___ Provided records

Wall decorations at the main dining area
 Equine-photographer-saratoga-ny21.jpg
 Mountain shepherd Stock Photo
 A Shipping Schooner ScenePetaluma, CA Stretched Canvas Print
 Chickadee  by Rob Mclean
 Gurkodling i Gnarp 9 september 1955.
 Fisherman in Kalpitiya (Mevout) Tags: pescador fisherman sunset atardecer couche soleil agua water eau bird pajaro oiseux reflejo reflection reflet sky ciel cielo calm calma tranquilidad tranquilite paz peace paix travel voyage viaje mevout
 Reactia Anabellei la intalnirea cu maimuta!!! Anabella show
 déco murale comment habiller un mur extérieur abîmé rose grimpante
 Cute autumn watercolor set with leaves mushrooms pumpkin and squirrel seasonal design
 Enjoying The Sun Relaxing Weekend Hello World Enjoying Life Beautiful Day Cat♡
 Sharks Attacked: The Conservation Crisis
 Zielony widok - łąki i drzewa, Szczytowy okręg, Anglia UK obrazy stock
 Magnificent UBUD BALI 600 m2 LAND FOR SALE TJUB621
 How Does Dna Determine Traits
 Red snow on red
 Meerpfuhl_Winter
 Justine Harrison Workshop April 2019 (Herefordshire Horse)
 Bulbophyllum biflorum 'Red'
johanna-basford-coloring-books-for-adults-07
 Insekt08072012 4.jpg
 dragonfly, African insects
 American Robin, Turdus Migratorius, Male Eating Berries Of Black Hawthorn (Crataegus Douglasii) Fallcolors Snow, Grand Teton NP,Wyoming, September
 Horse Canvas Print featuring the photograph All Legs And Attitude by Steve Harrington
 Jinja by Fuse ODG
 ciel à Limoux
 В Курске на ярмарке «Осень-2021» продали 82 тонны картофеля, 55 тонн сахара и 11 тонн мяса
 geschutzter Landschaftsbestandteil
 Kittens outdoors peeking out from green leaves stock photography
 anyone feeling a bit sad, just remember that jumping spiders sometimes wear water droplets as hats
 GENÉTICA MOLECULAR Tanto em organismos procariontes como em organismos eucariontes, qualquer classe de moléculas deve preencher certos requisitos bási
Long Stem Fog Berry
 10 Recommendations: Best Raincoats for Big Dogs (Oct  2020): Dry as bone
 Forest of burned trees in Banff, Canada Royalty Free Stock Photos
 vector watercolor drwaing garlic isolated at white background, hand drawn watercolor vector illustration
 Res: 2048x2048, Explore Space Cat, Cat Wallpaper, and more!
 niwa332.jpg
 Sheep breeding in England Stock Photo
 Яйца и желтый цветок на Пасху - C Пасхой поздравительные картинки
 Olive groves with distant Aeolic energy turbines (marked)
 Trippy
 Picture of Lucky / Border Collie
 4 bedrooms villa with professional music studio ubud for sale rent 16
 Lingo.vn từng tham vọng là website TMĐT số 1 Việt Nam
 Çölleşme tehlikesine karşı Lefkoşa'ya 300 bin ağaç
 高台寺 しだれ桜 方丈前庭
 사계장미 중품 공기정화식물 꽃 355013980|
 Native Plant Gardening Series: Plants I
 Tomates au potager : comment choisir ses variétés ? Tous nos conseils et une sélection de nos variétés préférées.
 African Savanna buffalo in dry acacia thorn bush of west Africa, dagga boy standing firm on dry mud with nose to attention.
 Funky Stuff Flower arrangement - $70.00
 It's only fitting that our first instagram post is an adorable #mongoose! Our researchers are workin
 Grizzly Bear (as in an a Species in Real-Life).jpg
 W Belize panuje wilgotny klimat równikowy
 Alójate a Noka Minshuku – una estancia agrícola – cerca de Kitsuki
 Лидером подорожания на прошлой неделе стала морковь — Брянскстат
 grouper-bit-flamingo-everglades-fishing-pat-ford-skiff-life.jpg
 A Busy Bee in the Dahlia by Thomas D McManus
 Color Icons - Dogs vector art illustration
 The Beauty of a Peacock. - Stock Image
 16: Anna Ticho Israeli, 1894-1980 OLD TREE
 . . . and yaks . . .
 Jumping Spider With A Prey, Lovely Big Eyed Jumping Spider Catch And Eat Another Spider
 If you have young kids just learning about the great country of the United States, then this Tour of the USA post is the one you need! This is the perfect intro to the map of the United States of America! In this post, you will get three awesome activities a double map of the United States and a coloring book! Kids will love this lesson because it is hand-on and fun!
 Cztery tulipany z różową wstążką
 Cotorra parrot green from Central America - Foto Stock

______

## Exercise directions:
Return word for word the lines above from the line with "Native Plant Gardening Series: Plants I" to the line with "It's only fitting", including both and leaving out all others.

## Result below:
 Native Plant Gardening Series: Plants I
 Tomates au potager : comment choisir ses variétés ? Tous nos conseils et une sélection de nos variétés préférées.
 African Savanna buffalo in dry acacia thorn bush of west Africa, dagga boy standing firm on dry mud with nose to attention.
 Funky Stuff Flower arrangement - $70.00
 It's only fitting that our first instagram post is an adorable #mongoose! Our researchers are workin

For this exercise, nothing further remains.